Frieberg’s use of gold is typical of this. In all eleven artworks she has used gold paint and glitter in at least one form. In “Star, Taos, Black, Yellow Mica”, 2024, for example, she uses American “fool’s gold” yellow mica together with plastic glitter.
Frieberg also uses real gold, but only on the inner edge of the frame of some of the artworks, where polished gold-leaf reflects the painting into the room. The gold-leaf transitions into hammered metal imitating the shade of Rembrandt’s oil paint “Light Gold, 802”.
Frieberg uses “Light Gold, 802” on some of the canvases, for example in “Green, Blue, Torso, Spine”, 2024. There, the Rembrandt gold paint is part of a spine, a striped pattern which originates from the ornamentations on older southern European frames and is also found in several of Frieberg’s earlier works.
For Frieberg, the frame is as much a part of the work as the canvas. Her gold frames are partly an association with the bourgeois style she grew up with. The gold frames are also rectangular halos. Gold is a symbol of the divine, the “light of God”, which the visual arts have used for well over a thousand years to visualize the sacred in religious images.
Gold Glitter Stars’ central point is the unseen sun in “Sun, Corner, Space”, 2024, where daylight in sky blue and gold shines in from the upper right corner of the canvas, as in a child’s drawing.
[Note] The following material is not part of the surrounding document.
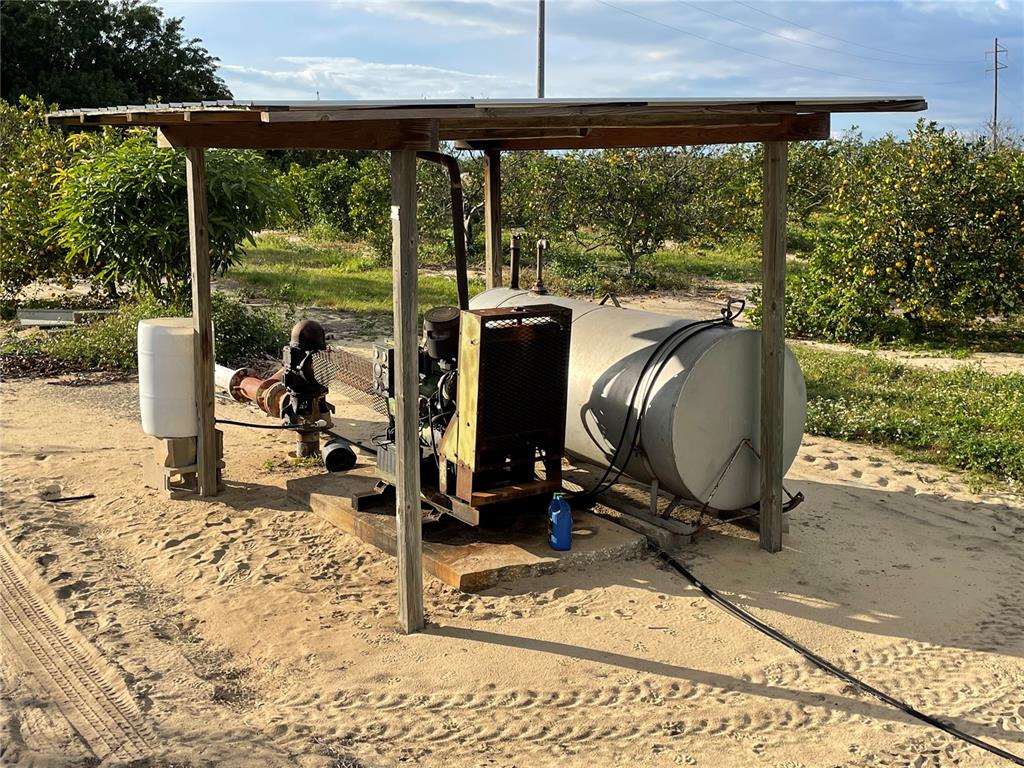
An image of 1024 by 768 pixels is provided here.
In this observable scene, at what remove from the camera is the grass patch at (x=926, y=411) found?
8.73 m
The sides of the artwork are painted, as well as a frame, a subdued starry sparkle where we gaze into the dark space.
The connection between glitter and real gold is symbolic and aesthetic. The connection to stars is partly astrophysical. Gold is one of the heaviest naturally occurring elements and is created only at the most extreme energies, during supernova explosions or when two neutron stars collide. For gold to form, a star must die. Our nearest star, the Sun, gives us life through a flow of energy. The Sun, like all other stars, are at the same time lonely microscopic points of light in an empty universe, with the Earth as a fortunate little oasis in the great darkness.